◆ Problems and tasks
1. Answer these from the abstract below:
(a) How many days after the operation were the effects studied?
(b) What were the control rats injected with?
(c) What does botulinum toxin interrupt?
2. Rewrite the paragraph of the abstract that begins "The ultrastructural effects of local injection" as a list, keeping its main facts.

Abstract

The ultrastructural effects of local injection of botulinum toxin into the left half of the tongue of the rat, were studied quantitatively 35 days postoperatively in the left hypoglossal nucleus. The results showed (1) a decrease in somatic and neuropil bouton numbers because of loss of boutons with symmetrical synapses and clear spherical synaptic vesicles, (2) a decrease in the numbers of dendrite profiles in the neuropil, (3) an increase in the proportion of dendrites and boutons with unusual inclusions, suggestive of profile retraction, (4) an increase in the proportion of profiles which were unusually electron-dense, (5) an increase in the amount of astrocyte, and a growth of astrocyte sheaths around bouton-free neurone surfaces, (6) the presence of occasional microglia, and (7) subastrocytic subsurface cisterns. Control rats injected with boiled toxin had no responses except (3) and (4) above, and then only to a modest extent, possibly due to mechanical damage of a few axons or terminals at the time of injection, or to insufficient inactivation of the toxin by boiling. The results were compared with those at 35 days after axotomy, and it was concluded that botulinum toxin, which interrupts neuromuscular transmission, elicits the same responses in the hypoglossal neurones, as does transection of the hypoglossal nerve, even though earlier studies had discovered no glial replication after botulinum toxin, in contrast to axotomy.

◆ Dataset content

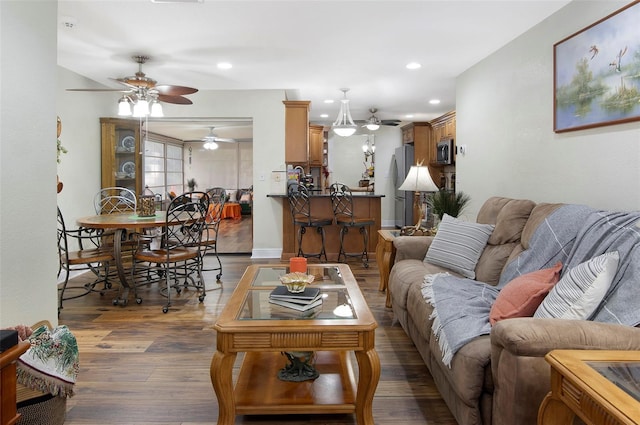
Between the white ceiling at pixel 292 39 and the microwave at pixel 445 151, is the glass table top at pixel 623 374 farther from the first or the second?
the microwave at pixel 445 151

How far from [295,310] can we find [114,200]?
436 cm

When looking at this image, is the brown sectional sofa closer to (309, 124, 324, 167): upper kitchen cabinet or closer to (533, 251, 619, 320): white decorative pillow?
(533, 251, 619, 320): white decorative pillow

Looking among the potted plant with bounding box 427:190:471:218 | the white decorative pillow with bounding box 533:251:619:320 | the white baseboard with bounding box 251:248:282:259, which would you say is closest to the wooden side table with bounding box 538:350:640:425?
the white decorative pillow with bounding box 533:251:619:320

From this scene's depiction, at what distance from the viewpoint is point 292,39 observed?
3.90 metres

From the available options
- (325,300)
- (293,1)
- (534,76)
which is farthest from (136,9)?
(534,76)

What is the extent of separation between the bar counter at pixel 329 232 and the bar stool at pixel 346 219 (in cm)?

* * *

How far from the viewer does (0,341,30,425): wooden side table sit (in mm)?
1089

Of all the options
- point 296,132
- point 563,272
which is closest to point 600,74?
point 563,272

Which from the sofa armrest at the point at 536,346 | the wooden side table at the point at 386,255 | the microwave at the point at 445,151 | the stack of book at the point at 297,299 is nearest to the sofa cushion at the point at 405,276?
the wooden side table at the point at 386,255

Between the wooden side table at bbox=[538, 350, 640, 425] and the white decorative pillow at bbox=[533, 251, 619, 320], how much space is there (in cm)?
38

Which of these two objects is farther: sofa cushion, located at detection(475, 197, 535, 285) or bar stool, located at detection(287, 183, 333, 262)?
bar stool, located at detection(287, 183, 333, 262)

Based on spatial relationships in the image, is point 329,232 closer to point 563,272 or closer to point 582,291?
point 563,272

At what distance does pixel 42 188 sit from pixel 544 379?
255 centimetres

◆ Responses by item number
1.
(a) 35 days
(b) Boiled toxin
(c) Neuromuscular transmission

2.
- Study: botulinum toxin was injected into the left half of the rat tongue. Ultrastructural effects in the left hypoglossal nucleus were measured quantitatively 35 days after the operation.
- Findings:
  1. Fewer somatic and neuropil boutons, from loss of boutons with symmetrical synapses and clear spherical synaptic vesicles
  2. Fewer dendrite profiles in the neuropil
  3. More dendrites and boutons with unusual inclusions, suggesting profile retraction
  4. More unusually electron-dense profiles
  5. More astrocyte, with astrocyte sheaths growing around bouton-free neuron surfaces
  6. Occasional microglia
  7. Subastrocytic subsurface cisterns
- Controls: rats injected with boiled toxin showed only findings 3 and 4, and only modestly. This was possibly due to mechanical damage to a few axons or terminals during injection, or to incomplete inactivation of the toxin by boiling.
- Conclusion: compared with results 35 days after axotomy, botulinum toxin, which interrupts neuromuscular transmission, causes the same responses in hypoglossal neurons as cutting the hypoglossal nerve. This holds even though earlier studies found no glial replication after botulinum toxin, unlike after axotomy.